● **What you will do**:
In the Delta variant article below, what percentage of the 469 people with COVID-19 identified after the Barnstable County events were fully vaccinated? Please answer in one sentence.

───── Supplied passage ─────

America

COVID Delta variant as transmissible as chickenpox: US report

People wait for admission outside the emergency ward of a hospital tending to Covid-19 coronavirus patients in Surabaya on July 11, 2021, as Indonesia faces its most serious outbreak driven by the highly infectious Delta variant. (Photo by Juni Kriswanto / AFP)

The Delta variant of the coronavirus is as contagious as chickenpox and could cause severe illness, according to an internal document at the United States Centers for Disease Control and Prevention (CDC), The New York Times reported on Friday.

The latest development comes as US President Joe Biden said that “in all probability” new guidelines or restrictions would be imposed in response to a resurgence of COVID-19 cases.

The Delta variant has been blamed for the explosion of infections not only in the US, but also across the world, including in several Southeast Asian countries where cases have surged overwhelming healthcare systems.

The report said that the variant was also more likely to break through protections afforded by the vaccines, adding that CDC’s decision to reverse course on masking guidelines for fully vaccinated citizens on Tuesday is based on the document.

The agency had previously said the vaccinated did not need to wear masks indoors.

Still, the CDC’s figures show that the vaccines are highly effective in preventing serious illness, hospitalisation and death in vaccinated people, according to experts quoted by the newspaper.

The Delta variant, which was first reported in India, is more transmissible than the viruses that cause MERS, SARS, Ebola, the common cold, the seasonal flu and smallpox, the report said.

The immediate next step for the agency is to “acknowledge the war has changed”, the report cited the document as saying.

CDC Director Rochelle Walensky told the Times that new research showed the vaccinated people infected with the Delta variant carried tremendous amounts of the virus in the nose and throat.

High viral load

Meanwhile, a new CDC study published on Friday showed that three-quarters of individuals who became infected with COVID-19 at public events in a Massachusetts county had been fully vaccinated, suggesting the Delta variant of the virus is highly contagious.

The study identified 469 people with COVID-19, 74 percent of whom were fully vaccinated, following large public events in the state’s Barnstable County.

Testing identified the Delta variant in 90 percent of virus specimens from 133 people.

The viral load was similar in people who were fully vaccinated and those who were unvaccinated, the CDC said.

High viral loads suggest an increased risk of transmission and raised concern that, unlike with other variants, vaccinated people infected with Delta can transmit the virus, it said.

The finding of the report “is concerning and was a pivotal discovery leading to CDC’s updated mask recommendation,” Walensky said in a statement.

Officials have warned of rising COVID-19 infections in the US, particularly among about half of the population that remains unvaccinated, despite a successful rollout that has seen an excess stock of the inoculant.

The vaccine hesitancy among large swaths of the country, fuelled largely by misinformation, has scuttled the government’s hopes of controlling the virus within months of the vaccine being approved for emergency use.

Washington has resorted to increasingly blunt methods to encourage the remaining citizens to be vaccinated, including requiring federal employees to get the jab or be subject to mandatory testing and other restrictions.

On Thursday, the Biden administration called on state and local governments to offer $100 payments for newly vaccinated Americans, funded by $350bn in aid granted under the American Rescue Plan Act.

───── Information supplied ─────

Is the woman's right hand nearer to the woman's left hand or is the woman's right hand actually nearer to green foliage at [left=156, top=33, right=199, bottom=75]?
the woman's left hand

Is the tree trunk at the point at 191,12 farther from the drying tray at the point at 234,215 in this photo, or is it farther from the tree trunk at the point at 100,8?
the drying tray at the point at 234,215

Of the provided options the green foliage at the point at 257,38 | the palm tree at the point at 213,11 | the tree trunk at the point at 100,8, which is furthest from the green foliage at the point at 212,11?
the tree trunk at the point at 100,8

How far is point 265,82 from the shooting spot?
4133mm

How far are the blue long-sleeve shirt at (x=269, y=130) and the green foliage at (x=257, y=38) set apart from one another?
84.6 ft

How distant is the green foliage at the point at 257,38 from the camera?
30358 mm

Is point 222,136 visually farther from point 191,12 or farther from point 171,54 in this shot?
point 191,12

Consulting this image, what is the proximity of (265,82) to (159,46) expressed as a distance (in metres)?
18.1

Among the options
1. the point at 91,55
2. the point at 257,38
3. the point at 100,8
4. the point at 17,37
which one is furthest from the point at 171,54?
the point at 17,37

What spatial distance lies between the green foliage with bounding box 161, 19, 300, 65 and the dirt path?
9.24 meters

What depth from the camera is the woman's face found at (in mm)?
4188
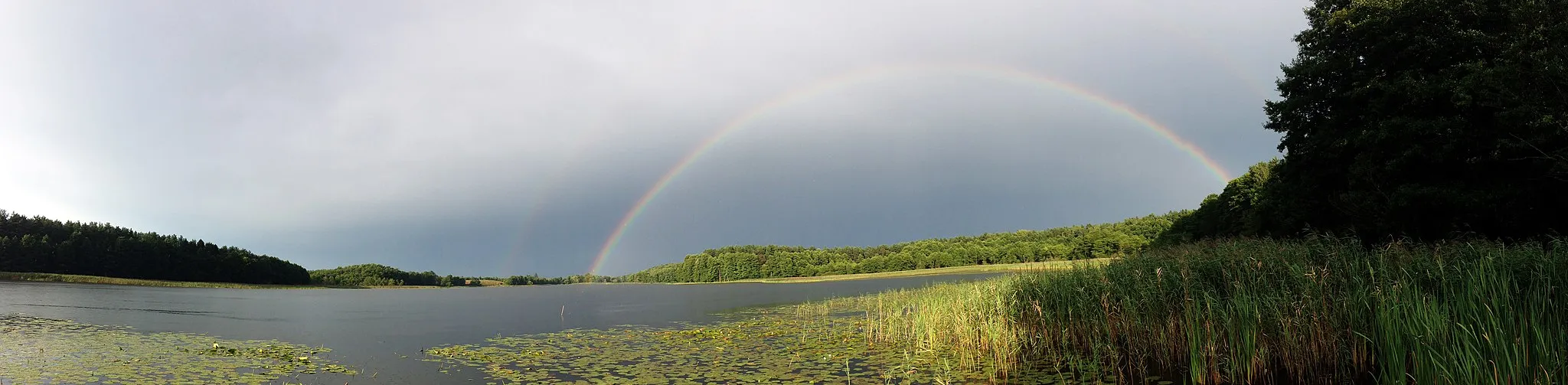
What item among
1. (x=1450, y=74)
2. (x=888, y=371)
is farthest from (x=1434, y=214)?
(x=888, y=371)

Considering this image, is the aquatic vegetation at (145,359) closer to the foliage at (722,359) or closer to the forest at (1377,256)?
the foliage at (722,359)

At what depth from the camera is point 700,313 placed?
124ft

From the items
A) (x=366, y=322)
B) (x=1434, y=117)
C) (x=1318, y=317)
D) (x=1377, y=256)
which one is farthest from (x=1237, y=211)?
(x=366, y=322)

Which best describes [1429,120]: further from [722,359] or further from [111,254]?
[111,254]

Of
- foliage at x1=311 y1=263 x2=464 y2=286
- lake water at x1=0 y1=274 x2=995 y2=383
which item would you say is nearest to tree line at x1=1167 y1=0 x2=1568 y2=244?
lake water at x1=0 y1=274 x2=995 y2=383

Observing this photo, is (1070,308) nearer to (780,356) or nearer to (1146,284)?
(1146,284)

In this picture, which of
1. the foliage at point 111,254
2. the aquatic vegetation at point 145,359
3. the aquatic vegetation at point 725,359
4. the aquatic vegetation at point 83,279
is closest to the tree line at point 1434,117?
the aquatic vegetation at point 725,359

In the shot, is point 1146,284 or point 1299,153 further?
point 1299,153

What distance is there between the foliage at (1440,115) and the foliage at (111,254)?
160 metres

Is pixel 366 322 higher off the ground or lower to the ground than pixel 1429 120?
lower

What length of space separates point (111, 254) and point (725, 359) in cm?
14847

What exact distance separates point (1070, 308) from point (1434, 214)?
62.9 ft

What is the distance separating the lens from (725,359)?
16.6m

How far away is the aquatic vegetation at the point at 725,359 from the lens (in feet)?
44.2
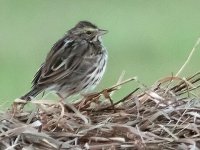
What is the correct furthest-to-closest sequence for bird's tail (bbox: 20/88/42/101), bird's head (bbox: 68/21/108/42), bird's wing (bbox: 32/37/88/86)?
1. bird's head (bbox: 68/21/108/42)
2. bird's wing (bbox: 32/37/88/86)
3. bird's tail (bbox: 20/88/42/101)

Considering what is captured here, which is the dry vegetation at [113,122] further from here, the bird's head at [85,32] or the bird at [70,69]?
the bird's head at [85,32]

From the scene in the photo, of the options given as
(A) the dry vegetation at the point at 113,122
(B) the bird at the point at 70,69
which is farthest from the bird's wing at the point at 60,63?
(A) the dry vegetation at the point at 113,122

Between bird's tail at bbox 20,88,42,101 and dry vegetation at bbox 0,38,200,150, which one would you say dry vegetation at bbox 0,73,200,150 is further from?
bird's tail at bbox 20,88,42,101

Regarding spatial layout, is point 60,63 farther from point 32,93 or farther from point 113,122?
point 113,122

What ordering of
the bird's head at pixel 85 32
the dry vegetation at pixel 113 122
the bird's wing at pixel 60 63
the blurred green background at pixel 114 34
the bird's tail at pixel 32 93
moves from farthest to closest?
the blurred green background at pixel 114 34 → the bird's head at pixel 85 32 → the bird's wing at pixel 60 63 → the bird's tail at pixel 32 93 → the dry vegetation at pixel 113 122

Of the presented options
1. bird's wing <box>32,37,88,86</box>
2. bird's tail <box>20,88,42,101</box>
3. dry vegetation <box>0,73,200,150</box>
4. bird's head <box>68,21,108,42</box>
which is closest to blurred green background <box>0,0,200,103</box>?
bird's head <box>68,21,108,42</box>

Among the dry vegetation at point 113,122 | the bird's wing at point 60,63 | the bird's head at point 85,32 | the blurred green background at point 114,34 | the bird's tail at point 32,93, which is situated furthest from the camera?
the blurred green background at point 114,34
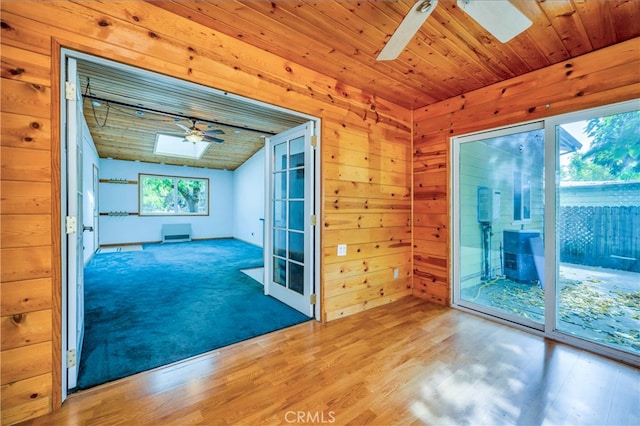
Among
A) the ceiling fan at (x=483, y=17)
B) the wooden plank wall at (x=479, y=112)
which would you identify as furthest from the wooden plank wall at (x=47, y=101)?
the wooden plank wall at (x=479, y=112)

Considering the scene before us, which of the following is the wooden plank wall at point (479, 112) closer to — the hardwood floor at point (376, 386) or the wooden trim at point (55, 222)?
the hardwood floor at point (376, 386)

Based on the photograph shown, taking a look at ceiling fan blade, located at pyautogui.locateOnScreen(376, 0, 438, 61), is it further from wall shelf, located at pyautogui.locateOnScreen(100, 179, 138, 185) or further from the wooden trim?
wall shelf, located at pyautogui.locateOnScreen(100, 179, 138, 185)

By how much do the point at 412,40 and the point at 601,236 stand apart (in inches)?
91.3

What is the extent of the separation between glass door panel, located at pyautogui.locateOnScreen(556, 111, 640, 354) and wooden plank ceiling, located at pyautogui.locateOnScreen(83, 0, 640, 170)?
2.44 feet

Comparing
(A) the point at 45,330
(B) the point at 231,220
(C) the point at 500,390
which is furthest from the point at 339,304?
(B) the point at 231,220

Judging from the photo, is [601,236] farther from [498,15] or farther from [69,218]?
[69,218]

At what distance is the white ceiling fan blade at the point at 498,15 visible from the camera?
53.2 inches

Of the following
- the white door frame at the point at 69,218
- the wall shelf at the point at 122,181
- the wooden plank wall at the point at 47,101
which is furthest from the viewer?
the wall shelf at the point at 122,181

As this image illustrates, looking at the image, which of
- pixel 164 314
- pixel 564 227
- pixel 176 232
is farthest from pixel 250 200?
pixel 564 227

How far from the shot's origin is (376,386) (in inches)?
70.0

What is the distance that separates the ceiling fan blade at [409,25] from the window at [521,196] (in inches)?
78.2

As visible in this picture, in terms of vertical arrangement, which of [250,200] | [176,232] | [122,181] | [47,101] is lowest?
[176,232]

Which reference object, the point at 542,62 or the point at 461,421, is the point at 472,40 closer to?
the point at 542,62

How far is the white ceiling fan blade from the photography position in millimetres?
1352
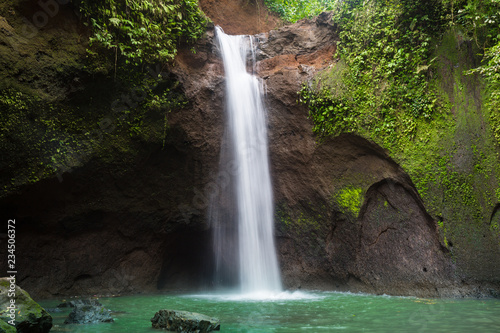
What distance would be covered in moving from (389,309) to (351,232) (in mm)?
2978

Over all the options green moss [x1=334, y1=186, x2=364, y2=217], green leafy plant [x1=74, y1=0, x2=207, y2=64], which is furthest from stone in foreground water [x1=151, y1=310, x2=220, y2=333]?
green leafy plant [x1=74, y1=0, x2=207, y2=64]

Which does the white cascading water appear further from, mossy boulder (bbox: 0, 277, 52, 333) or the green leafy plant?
mossy boulder (bbox: 0, 277, 52, 333)

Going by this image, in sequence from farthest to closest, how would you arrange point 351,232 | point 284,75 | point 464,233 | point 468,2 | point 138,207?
1. point 284,75
2. point 138,207
3. point 351,232
4. point 468,2
5. point 464,233

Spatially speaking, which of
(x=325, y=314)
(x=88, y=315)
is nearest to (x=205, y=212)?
(x=88, y=315)

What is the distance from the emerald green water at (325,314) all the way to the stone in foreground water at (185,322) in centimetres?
17

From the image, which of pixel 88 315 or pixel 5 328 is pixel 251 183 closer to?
pixel 88 315

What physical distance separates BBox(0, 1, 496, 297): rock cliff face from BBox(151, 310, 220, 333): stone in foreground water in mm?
4811

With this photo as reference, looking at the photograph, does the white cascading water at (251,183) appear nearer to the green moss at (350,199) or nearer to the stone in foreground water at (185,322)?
the green moss at (350,199)

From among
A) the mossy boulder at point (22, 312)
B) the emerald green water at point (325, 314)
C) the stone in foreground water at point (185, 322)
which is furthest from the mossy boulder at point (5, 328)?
the stone in foreground water at point (185, 322)

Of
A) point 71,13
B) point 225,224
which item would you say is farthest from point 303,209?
point 71,13

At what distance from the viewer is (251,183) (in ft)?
32.1

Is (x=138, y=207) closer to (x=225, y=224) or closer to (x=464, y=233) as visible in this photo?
(x=225, y=224)

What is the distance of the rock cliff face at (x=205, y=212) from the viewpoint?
8031 mm

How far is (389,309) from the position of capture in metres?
5.75
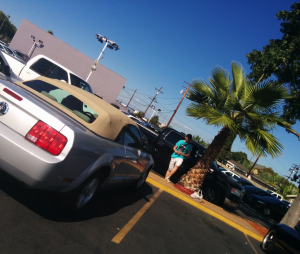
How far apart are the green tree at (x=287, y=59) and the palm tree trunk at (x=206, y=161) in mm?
2590

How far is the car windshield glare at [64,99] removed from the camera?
3862 mm

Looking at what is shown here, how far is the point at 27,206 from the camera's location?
10.8 ft

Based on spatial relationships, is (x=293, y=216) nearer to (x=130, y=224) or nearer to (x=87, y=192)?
(x=130, y=224)

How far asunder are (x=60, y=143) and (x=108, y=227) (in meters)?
1.60

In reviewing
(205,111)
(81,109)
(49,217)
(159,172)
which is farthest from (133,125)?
(159,172)

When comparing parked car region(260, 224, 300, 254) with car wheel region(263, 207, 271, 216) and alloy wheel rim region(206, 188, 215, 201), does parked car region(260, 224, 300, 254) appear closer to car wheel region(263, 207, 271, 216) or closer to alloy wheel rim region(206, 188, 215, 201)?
alloy wheel rim region(206, 188, 215, 201)

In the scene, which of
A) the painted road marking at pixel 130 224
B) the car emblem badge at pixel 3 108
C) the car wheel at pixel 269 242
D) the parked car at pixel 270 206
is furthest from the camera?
the parked car at pixel 270 206

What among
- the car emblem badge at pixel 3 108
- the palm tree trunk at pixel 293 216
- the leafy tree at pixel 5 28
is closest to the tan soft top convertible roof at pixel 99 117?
the car emblem badge at pixel 3 108

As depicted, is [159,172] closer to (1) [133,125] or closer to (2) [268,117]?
(2) [268,117]

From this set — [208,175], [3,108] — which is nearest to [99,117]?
[3,108]

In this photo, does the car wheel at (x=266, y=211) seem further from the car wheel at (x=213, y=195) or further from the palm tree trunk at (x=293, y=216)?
the car wheel at (x=213, y=195)

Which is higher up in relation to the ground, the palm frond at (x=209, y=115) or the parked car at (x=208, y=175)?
the palm frond at (x=209, y=115)

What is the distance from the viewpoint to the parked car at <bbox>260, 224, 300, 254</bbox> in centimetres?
486

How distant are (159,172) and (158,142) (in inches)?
46.4
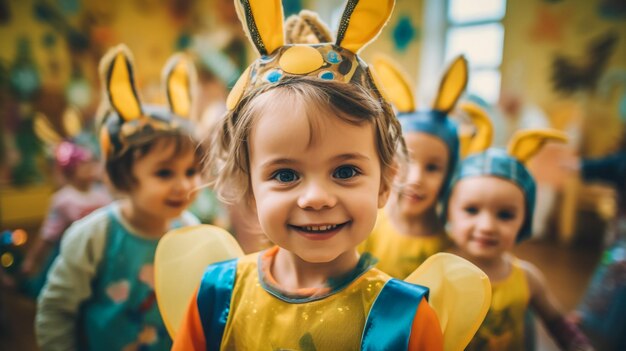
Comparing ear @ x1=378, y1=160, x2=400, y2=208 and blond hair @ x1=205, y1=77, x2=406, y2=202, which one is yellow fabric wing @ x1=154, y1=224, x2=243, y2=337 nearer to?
blond hair @ x1=205, y1=77, x2=406, y2=202

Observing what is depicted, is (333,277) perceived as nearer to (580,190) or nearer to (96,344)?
(96,344)

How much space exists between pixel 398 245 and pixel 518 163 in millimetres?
333

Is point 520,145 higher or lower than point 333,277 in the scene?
higher

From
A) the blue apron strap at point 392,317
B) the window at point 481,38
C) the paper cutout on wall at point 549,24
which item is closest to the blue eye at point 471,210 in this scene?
the blue apron strap at point 392,317

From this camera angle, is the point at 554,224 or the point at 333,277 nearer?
the point at 333,277

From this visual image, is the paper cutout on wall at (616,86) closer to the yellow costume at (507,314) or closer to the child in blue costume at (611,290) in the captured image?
the child in blue costume at (611,290)

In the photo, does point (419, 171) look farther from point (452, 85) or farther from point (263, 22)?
point (263, 22)

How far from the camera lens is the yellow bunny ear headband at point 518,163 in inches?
33.6

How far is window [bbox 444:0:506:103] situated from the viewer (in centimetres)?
268

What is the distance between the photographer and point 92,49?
13.2 ft

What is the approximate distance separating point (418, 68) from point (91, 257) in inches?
124

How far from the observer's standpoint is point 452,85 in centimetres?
90

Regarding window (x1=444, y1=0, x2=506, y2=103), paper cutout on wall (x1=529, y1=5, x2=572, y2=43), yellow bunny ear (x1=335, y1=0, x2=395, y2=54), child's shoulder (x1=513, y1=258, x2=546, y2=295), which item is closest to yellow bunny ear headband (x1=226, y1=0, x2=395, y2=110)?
yellow bunny ear (x1=335, y1=0, x2=395, y2=54)

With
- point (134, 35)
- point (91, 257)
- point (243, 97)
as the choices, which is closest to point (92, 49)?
point (134, 35)
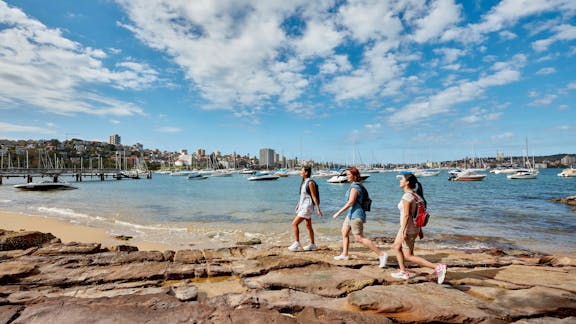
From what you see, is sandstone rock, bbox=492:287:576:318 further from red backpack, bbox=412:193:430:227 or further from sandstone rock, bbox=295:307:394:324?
sandstone rock, bbox=295:307:394:324

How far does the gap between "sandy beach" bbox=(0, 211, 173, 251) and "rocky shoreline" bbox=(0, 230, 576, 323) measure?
10.6ft

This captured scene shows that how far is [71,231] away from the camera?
42.4 ft

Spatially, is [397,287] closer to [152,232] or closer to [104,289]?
[104,289]

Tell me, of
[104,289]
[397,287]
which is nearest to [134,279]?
[104,289]

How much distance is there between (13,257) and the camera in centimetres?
636

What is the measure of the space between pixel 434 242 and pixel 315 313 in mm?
8706

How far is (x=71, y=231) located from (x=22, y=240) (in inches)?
239

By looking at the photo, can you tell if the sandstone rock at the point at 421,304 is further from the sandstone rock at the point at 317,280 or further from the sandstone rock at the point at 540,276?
the sandstone rock at the point at 540,276

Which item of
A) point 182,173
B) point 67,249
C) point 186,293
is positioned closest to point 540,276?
point 186,293

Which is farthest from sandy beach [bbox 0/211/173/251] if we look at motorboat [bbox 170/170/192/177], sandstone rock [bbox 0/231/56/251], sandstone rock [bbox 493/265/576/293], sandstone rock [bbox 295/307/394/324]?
motorboat [bbox 170/170/192/177]

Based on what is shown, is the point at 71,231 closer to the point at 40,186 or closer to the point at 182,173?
the point at 40,186

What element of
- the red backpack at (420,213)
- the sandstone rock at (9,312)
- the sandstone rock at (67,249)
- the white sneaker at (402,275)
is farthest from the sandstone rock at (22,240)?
the red backpack at (420,213)

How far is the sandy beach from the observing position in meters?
10.3

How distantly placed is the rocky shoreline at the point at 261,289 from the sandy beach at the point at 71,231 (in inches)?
128
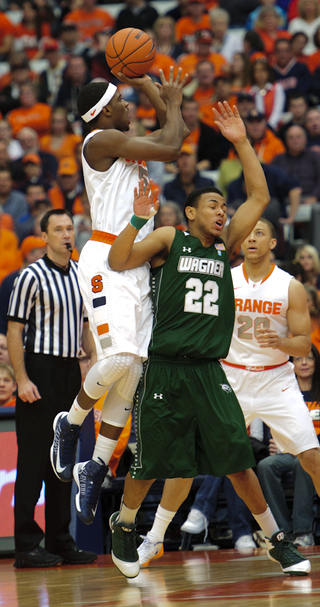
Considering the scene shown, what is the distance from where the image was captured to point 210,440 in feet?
14.9

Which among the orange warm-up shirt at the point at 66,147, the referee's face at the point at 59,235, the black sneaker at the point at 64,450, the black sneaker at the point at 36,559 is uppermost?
the orange warm-up shirt at the point at 66,147

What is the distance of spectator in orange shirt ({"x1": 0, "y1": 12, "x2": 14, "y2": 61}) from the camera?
16.0 meters

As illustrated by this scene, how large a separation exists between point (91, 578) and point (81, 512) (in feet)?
2.19

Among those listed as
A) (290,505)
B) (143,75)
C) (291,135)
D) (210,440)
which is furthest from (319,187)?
(210,440)

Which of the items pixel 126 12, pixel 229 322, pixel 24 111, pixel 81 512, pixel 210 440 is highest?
pixel 126 12

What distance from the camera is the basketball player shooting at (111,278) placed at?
A: 454 centimetres

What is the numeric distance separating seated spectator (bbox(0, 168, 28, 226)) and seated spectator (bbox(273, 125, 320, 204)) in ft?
11.6

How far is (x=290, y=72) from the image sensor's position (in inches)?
485

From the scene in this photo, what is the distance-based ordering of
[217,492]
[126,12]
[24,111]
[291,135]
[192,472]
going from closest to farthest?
[192,472] < [217,492] < [291,135] < [24,111] < [126,12]

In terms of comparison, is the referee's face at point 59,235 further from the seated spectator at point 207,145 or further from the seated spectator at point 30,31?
the seated spectator at point 30,31

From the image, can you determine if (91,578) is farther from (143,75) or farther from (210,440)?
(143,75)

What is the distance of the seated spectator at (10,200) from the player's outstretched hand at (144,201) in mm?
7109

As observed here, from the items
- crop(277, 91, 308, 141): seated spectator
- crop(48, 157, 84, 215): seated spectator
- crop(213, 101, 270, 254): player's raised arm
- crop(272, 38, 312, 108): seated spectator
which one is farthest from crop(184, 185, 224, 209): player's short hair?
crop(272, 38, 312, 108): seated spectator

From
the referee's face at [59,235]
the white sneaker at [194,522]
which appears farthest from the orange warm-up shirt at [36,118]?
the white sneaker at [194,522]
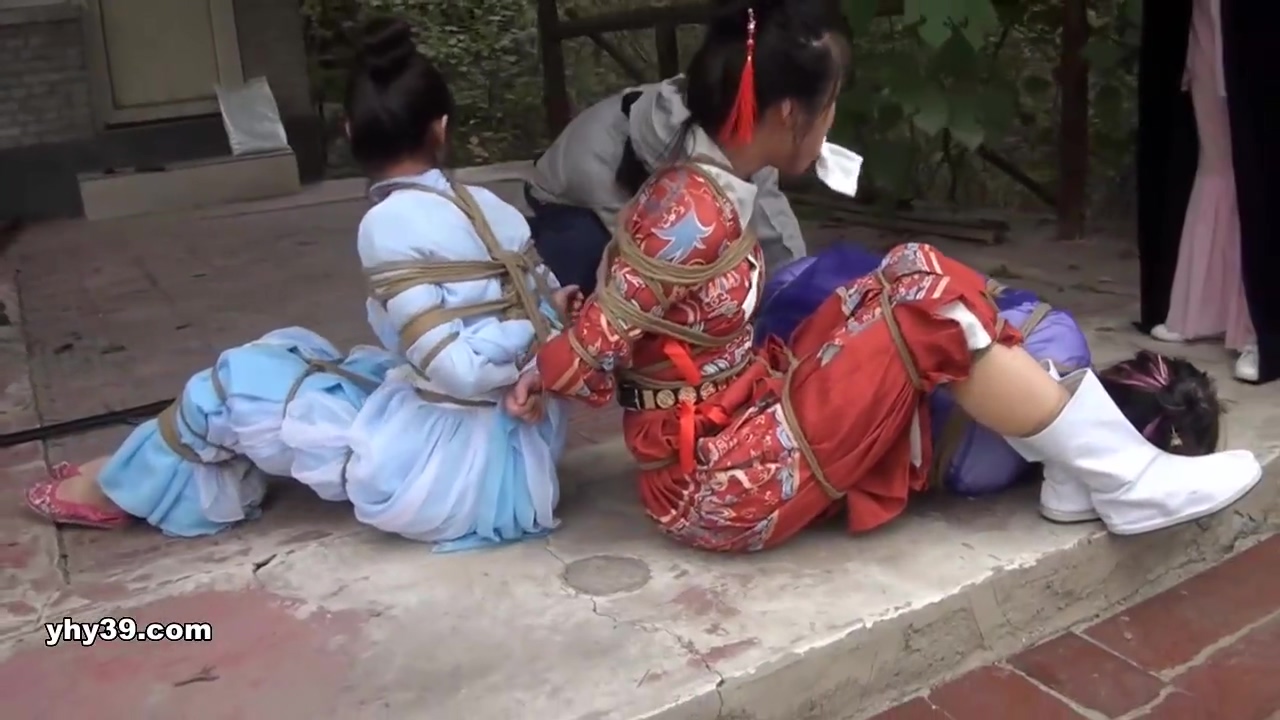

─────

● **Task answer**:
74 percent of them were fully vaccinated.